On The Gratitude Principle, the Cosmic Range strike an essential balance between variation, steadiness, mood-building, and esoteric experimentation.
Yes, and . . .
It’s the golden rule of improvisation. Never leave your partner(s) scrambling in the lurch, struggling with how to advance the plot. Never close a scene off, take it too far too fast, or off into the weeds. Whether the scene works or not, advance together or fail together. It’s a rule that stresses the importance of both collaboration and creation in equal measure.
When it comes to free-form jazz, the same rules apply. Listening to the Cosmic Range is hearing this improvisational methodology upheld and practised in its most elemental form. Each member’s respective skillset is matched only by the band’s seemingly effortless ability to work as a cohesive entity; their respective chops are entirely malleable to the shifting temperament of the music.

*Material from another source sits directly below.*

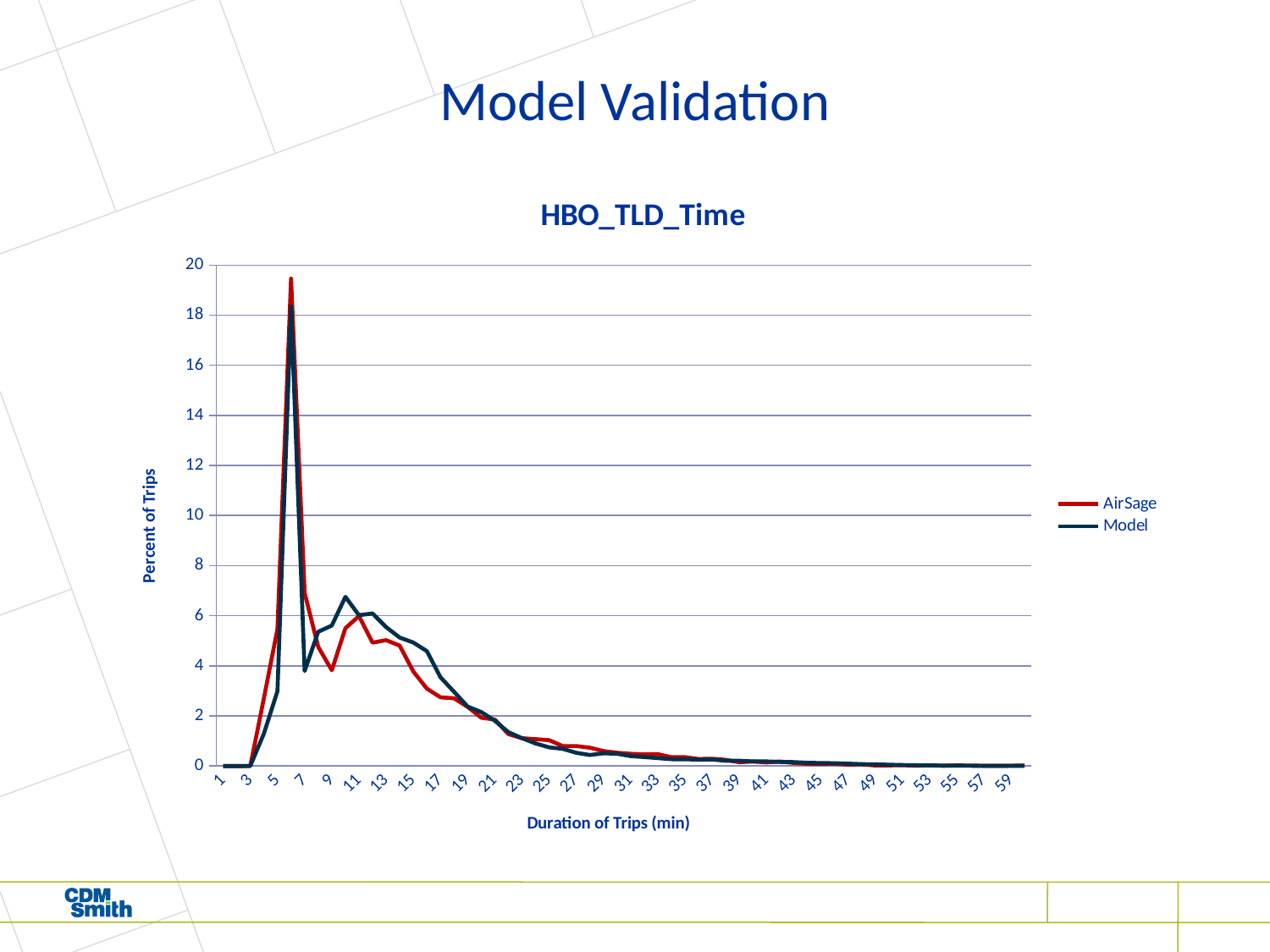
At 9 minutes, which series has the larger value, AirSage or Model? Model At 7 minutes, which series has the larger value, AirSage or Model? AirSage What are the two series named in the legend? AirSage and Model Which series reaches the highest peak value? AirSage What is the title of the chart? HBO_TLD_Time What kind of chart is shown on the slide? line chart How many series does the legend list? 2 Is the peak value of the Model series greater or less than 16? greater Is the peak value of the AirSage series greater or less than 18? greater After the peak at around 6 minutes, do the values generally rise or fall as trip duration increases? fall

The individual has the flexibility to wander off, to advance the drama in ways they deem fit, because the collective intuitively knows how to react to the changes and steady the ship. Communicate, collaborate, create — yes, and.
It’s been a busy few years for the Range and its members. Since recording their stellar debut New Latitudes in two days back in late 2015, there have been excellent solo records, side projects, and perhaps most notably, a stint as the world’s greatest backing band on US Girls’s acclaimed 2018 record In a Poem Unlimited. The sessions for that record took place around the same time New Latitudes came out back in October of 2016. And to cap off an impressive, creatively fruitful run of sessions, they also managed to churn out another record’s worth of music during that time frame as well. The resulting record, The Gratitude Principle, is out today.
Sonically, The Gratitude Principle’s palette resembles that of the Range’s debut: hazy, spaced-out, and darkly ambient. Free-form psych-jazz melodies ebb and flow over krauty, funky, hypnotic rhythms. The performances are strategically captured in a way that feels raw and holistic, but also nuanced and considered. Each member gets their due and nobody is lost in the frenetic shuffle. Producer Jeff McMurrich (who worked on New Latitudes and In a Poem Unlimited) gives the band ample room to explore their compositions and flesh out ideas. These recordings feel toiled over, but the listener also never loses sight of the fact that this is a band playing in a room, feeding off of each other in real time. All of it recalls Miles Davis’s mind-bending trio of live records: Agharta (1975), Pangaea (1976) and Dark Magus (1977). Those performances, so artfully captured by Teo Macero, manage to pull you directly into the band’s creative space, to the point where you can feel a second-hand thrill of spontaneous creation.
As they did with New Latitudes, the Range put on a clinic in how to develop and expand upon simple themes and seeds of ideas. They also strike an essential balance between variation, steadiness, mood-building, and esoteric experimentation. “Palms to Heaven”, “Breathing Water”, and “The Observers” vary immensely from one another, but each track methodically builds outward from foundational themes that stay consistent throughout. This consistency is what makes the eventual solos and the flourishes work so well. The rhythm section of Kieran Adams on the drums and Brandon Valdivia on congas and percussion deserve a lot of credit here. They provide a stable foundation for most of these songs while also creating mesmerizing percussive lines that both furiously clash and dance in lockstep. The percussion becomes so relentless on “The Observers” that you almost forget it’s there. That is until your ear picks it up again and you marvel at the complexity and the endurance.
Amidst all the collaborative musicianship are standout moments of individual skill. Isla Craig’s flute on “Breathing Water” is as hauntingly beautiful as her vocal run on “Palms to Heaven”. Dunn’s solo on “The Observers” is, for better or for worse, one of the most memorable moments on the record. Andy Haas’s sax steals the show whenever it rears its head, and his work on the title track is some of his finest to date.
The Gratitude Principle is the sound of a group operating at full artistic capacity as collaborators and improvisers. If the close proximity of the aforementioned sessions is indicative of anything, it’s that the creative juices were flowing during that time period and the Range were adamant to contain, refine, and capture them as they were spilling out. You get the sense that no one in the band was interested in waiting around too long to passively refine and tinker with the thing. After all, inspiration is fickle and you have to strike when the iron’s hot. Well, strike they did.
To me, the most impressive aspect of The Gratitude Principle — and it’s really only something that became apparent after repeated listens — is how it so completely draws you into the session. You can feel the respective members settling into the songs, hearing certain variations, reacting to those variations, and revelling in the thrill of something becoming something else. It’s electric. And at a time when industry success increasingly depends on an artist’s ability to adhere to rigid structures, sounds, and algorithms, The Gratitude Principle stands as an ode to the thrill of discovery when the script is all but abandoned.